Song Bridges Part 3 — Film

The past two posts, “Song Bridges” and “Song Bridges Part 2 — Middle Eights,” have explored a songwriting move called a bridge.

To review:

  • A bridge comes after the halfway point in the song, so that the main ideas can be established.
  • It strikes a musical and lyrical contrast with what has come before it.  It challenges or tests the song’s established ideas.
  • As a result of these shifts, the song’s meaning expands.

It’s interesting to notice how this same type of move is made in other creative forms.  I first noticed this as I was writing my memoir.  As I was editing it, I came to a point well past the halfway point and thought, “It really needs a bridge here.”  So I added a bridge, a short one in terms of its proportion to the rest of the book, but its placement and contrast with what came before and after it qualified it as a bridge.

Since then, I’ve spotted this same move in other works.  Today, I’d like to point out some examples in film.  Tomorrow, I’ll mention some examples from literature.

Film Bridges Example 1 — The Matrix

The awesome Gloria Foster as the Oracle, via matrix.wikia.com

The awesome Gloria Foster as the Oracle, via matrix.wikia.com

The scene where Neo (Keanu Reeves) encounters the Oracle (Gloria Foster) functions as a sort of bridge.

  • It happens after the halfway point, so the main idea — Neo is The One — has been established.
     
  • This scene throws doubt on that main idea.

Oracle: But... you already know what I'm going to tell you.
Neo: I'm not The One.
Oracle: Sorry, kid. You got the gift, but it looks like you're waiting for something.
Neo: What?
Oracle: Your next life, maybe. Who knows? That's the way these things go.

  • This challenge to the main idea is highlighted by formal contrasts (analogous to the musical changes that accompany the lyrical reconsiderations found song bridges).  Rather than fast-paced scenes of acrobatic street battles (or simulated battles) between youngish characters, we now enter a slow-moving domestic scene, where young children wait to visit with an old wise woman, who sips coffee in her kitchen.
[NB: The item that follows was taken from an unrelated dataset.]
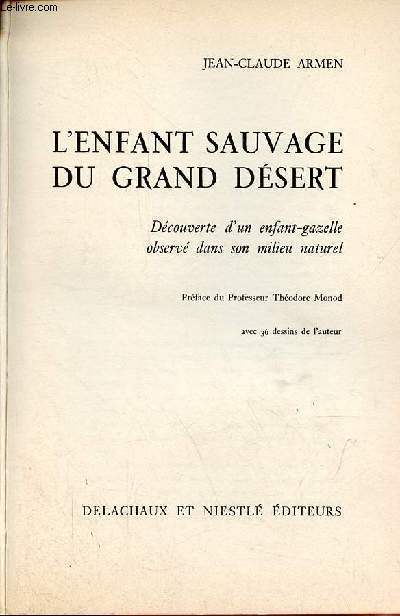 L'enfant sauvage du grand dsert - Dcouverte d'un enfant-gazelle observ dans son milieu naturel.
Coming out of this scene, the dimensions and scope of the movie have expanded.  Indeed, without this scene, Neo’s subsequent discoveries about himself would feel empty.

Film Bridges, Example 2, The Godfather

Al Pacino as Michael Corleone via godfather.wikia.com

Al Pacino as Michael Corleone via godfather.wikia.com

Michael Coreleone’s sojourn in Sicily functions as something of a bridge.
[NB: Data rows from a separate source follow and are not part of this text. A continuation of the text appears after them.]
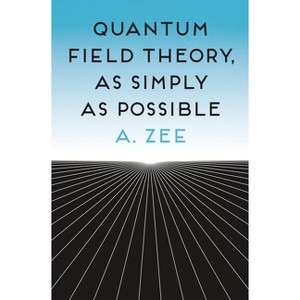 Quantum Field Theory, as Simply as Possible - by Anthony Zee - 1 of 1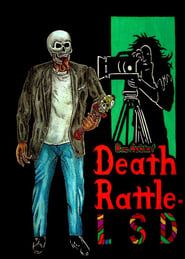 Death Rattle LSD (2011)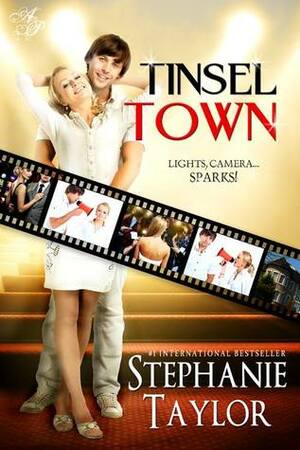 Tinseltown by Stephanie Taylor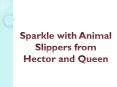 Sparkle with Animal Slippers from Hector and Queen PowerPoint PPT Presentation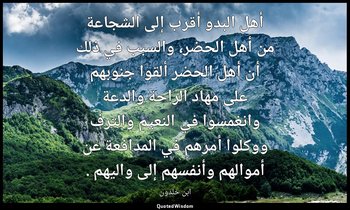 أهل البدو أقرب إلى الشجاعة من أهل الحضر، والسبب في ذلك أن أهل الحضر ألقوا جنوبهم — ابن خلدون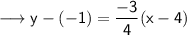 \sf\longrightarrow y - (-1) = \dfrac{-3}{4}( x - 4 )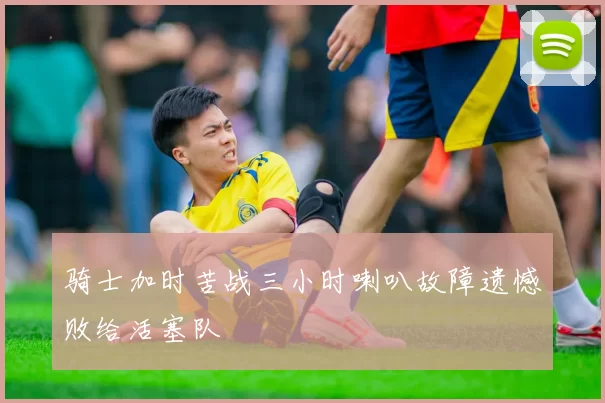 骑士加时苦战三小时喇叭故障遗憾败给活塞队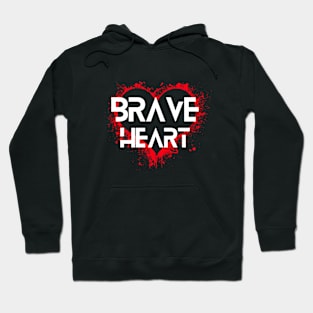 Brave heart Hoodie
  • It occurs just past the halfway mark of the film; the main ideas have had time to establish themselves.
     
  • The bridge challenges some of those ideas. 

Up to this point, Michael has played the part of a kid brother whose reputation as someone uninvolved in the mob world was the very thing that enabled him to carry out the surprise assassination of a rival mob boss and a policeman.  He carries out the assassination nervously, and his family has taken every precaution to compensate for his inexperience.  Now in Sicily, we see him carry himself as an alpha-dog.

Whereas in the earlier scenes, Michael appears to be trapped by his family’s history, the sequence in Sicily breathes with a sense of his freedom to shape his future, including choosing a new partner, Appolonia instead of Kay.

Up until this point, Michael has distinguished himself by acting rationally.  The descriptions of the mob world he gives to Kay during the wedding sequence, the assassination plot he cooks up based on his appreciation of his perceived weaknesses—these reveal someone who is able to set aside or, if necessary, overcome emotion.  In Sicily, however, he is thunderstruck by the sight of Appolonia.  The passionate Michael, the one capable of falling madly in love, comes to life.

  • These contrasts with the main ideas are highlighted by formal contrasts, a dramatic switch of locale and atmosphere — from urban scenes of the new world, metropolitan New York City, to pastoral scenes of the old world, rural Sicily.

As a result of these contrasts and the death of Appolonia and his baby, when Michael returns to New York, his cold and calculated side reemerges with greater force behind it.  The dimensions of his character, and thus the film, have expanded because of the bridge.

Among other things, these examples suggest that filmmakers rely on intuitions that are deeply musical.